CXCL11, a member of the CXC chemokine family, can predict therapeutic sensitivity as potential biomarkers in TME. It performs a task in the regulation of immune cell migration, activation, and differentiation, becoming a new target for immunotherapy [42] and an essential role in a variety of tumors [43,44,45,46]. The microenvironment and cells of the bone marrow induce the paracrine or autocrine production of cytokines, promoting the progression of the tumors [42, 43]. Cytokines, in turn, stimulate cancer cell proliferation, differentiation, and apoptosis, establishing a complex dynamic network [44,45,46]. The microenvironment and chemokines also play a significant interaction in the incidence and progression of MM [47, 48]. Both RNA-sequencing data of GEO database and qRT-PCR detection revealed that high expression of CXCL11 is correlated with poor OS. Functions experiments showed that CXCL11 has oncogenic roles for it drives MM progression in vitro and in vivo. CXCL11 knock-down affected MM cellular proliferation and apoptosis. To futher explore the correlation between CXCL11 and the infiltration of the macrophages, co-cultured model was established, revealing it promote macrophage M2-like polarization. Moreover, M2 macrophage infiltration was abrogated by knockdown of CXCL11 in xenograft tumor. The results verified a substantial correlation between the CXCL11 expression and the infiltration of the macrophages.
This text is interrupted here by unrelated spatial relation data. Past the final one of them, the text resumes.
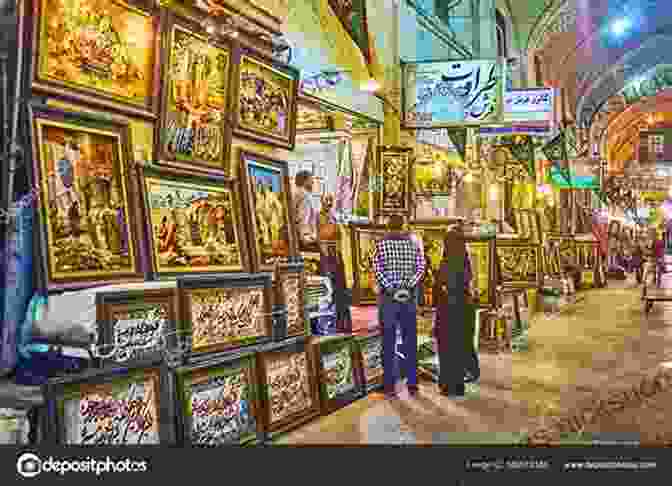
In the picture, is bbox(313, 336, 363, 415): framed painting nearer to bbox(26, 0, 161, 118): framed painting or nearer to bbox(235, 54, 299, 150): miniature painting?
bbox(235, 54, 299, 150): miniature painting

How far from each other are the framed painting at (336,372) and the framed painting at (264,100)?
860mm

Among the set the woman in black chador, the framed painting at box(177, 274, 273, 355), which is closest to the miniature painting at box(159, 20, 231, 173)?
the framed painting at box(177, 274, 273, 355)

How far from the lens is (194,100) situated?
206cm

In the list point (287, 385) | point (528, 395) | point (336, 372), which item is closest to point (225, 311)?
point (287, 385)

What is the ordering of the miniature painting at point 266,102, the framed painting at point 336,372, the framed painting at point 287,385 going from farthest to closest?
the framed painting at point 336,372
the miniature painting at point 266,102
the framed painting at point 287,385

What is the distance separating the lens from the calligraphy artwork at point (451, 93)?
416cm

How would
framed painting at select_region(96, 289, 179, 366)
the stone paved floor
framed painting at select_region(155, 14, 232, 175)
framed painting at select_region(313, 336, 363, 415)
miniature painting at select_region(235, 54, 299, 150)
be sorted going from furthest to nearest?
framed painting at select_region(313, 336, 363, 415) → miniature painting at select_region(235, 54, 299, 150) → framed painting at select_region(155, 14, 232, 175) → the stone paved floor → framed painting at select_region(96, 289, 179, 366)

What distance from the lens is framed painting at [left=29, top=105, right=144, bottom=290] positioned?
5.06ft

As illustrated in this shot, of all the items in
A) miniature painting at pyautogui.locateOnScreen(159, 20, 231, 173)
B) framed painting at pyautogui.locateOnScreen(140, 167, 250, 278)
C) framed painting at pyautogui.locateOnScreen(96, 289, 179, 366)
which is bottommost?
framed painting at pyautogui.locateOnScreen(96, 289, 179, 366)

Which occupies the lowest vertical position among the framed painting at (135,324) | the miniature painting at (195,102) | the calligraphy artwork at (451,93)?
the framed painting at (135,324)

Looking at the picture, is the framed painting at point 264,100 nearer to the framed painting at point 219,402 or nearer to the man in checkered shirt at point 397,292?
the man in checkered shirt at point 397,292

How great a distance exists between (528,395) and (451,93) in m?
2.55

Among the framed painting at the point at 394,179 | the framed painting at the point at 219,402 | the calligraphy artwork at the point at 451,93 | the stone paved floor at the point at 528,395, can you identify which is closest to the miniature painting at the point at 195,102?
the framed painting at the point at 219,402

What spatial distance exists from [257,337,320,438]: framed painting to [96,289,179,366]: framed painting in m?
0.44
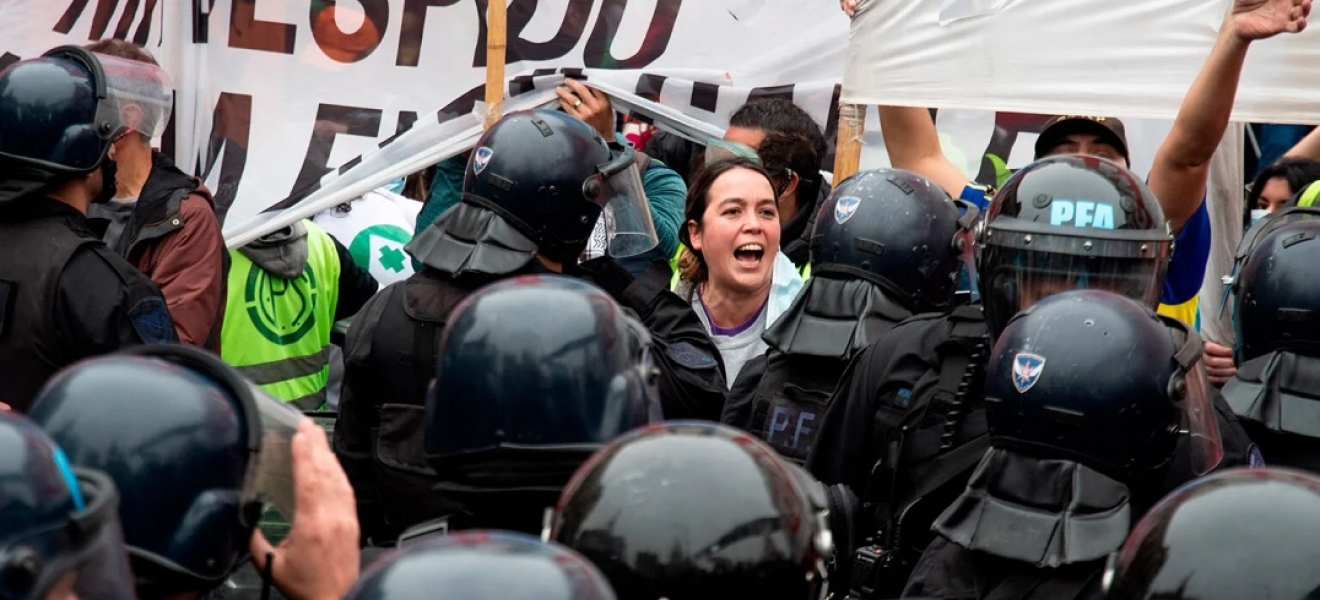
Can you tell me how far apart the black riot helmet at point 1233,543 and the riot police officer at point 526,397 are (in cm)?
102

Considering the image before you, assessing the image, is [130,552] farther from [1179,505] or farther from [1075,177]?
[1075,177]

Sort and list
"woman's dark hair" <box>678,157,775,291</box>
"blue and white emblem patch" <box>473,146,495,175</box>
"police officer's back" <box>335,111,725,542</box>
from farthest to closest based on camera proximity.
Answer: "woman's dark hair" <box>678,157,775,291</box>, "blue and white emblem patch" <box>473,146,495,175</box>, "police officer's back" <box>335,111,725,542</box>

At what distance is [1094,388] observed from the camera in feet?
10.7

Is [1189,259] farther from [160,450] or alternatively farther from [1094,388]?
[160,450]

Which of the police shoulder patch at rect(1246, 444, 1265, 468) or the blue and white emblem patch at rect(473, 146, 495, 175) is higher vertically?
the blue and white emblem patch at rect(473, 146, 495, 175)

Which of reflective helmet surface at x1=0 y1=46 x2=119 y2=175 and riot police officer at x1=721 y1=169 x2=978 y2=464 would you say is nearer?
reflective helmet surface at x1=0 y1=46 x2=119 y2=175

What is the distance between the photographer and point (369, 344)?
458 cm

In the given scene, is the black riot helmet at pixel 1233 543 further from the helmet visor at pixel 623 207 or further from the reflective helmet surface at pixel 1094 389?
the helmet visor at pixel 623 207

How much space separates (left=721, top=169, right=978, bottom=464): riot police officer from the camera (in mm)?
4723

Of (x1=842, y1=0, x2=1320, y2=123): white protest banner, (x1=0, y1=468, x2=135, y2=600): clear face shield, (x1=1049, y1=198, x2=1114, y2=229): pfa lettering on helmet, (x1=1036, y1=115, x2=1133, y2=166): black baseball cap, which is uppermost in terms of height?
(x1=842, y1=0, x2=1320, y2=123): white protest banner

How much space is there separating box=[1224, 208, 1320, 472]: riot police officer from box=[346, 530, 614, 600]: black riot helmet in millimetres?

This research had some limitations. Firstly, it was a retrospective study with selection bias. The fact that the lacking of the data from some cohorts in validation may affect the prognosis of patients, and the results obtained from large data sets convincingly support our conclusions. In addition, the mechanism of CXCL11 and immune cell recruitment in the TME deserves further study. Looking forward to performing detailed molecular mechanisms and large-scale prospective studies in the future to fully verify our findings.

Conclusions

In conclusion, we developed a novel prognostic signature according to IRGs. According to the IRGPI, MM patients were categorized into low- and high-risk groups and explored their association with TME. We further identified CXCL11 not only a prognostic indicator but may also reflect immune status by influencing the recruitment of M2 macrophages, promoting tumor cell proliferation. It might have influence on the tumor microenvironment remodeling, thereby affecting the growth of MM. These findings suggested CXCL11 as a novel biomarker with certain value for the prognosis and treatment of MM patients.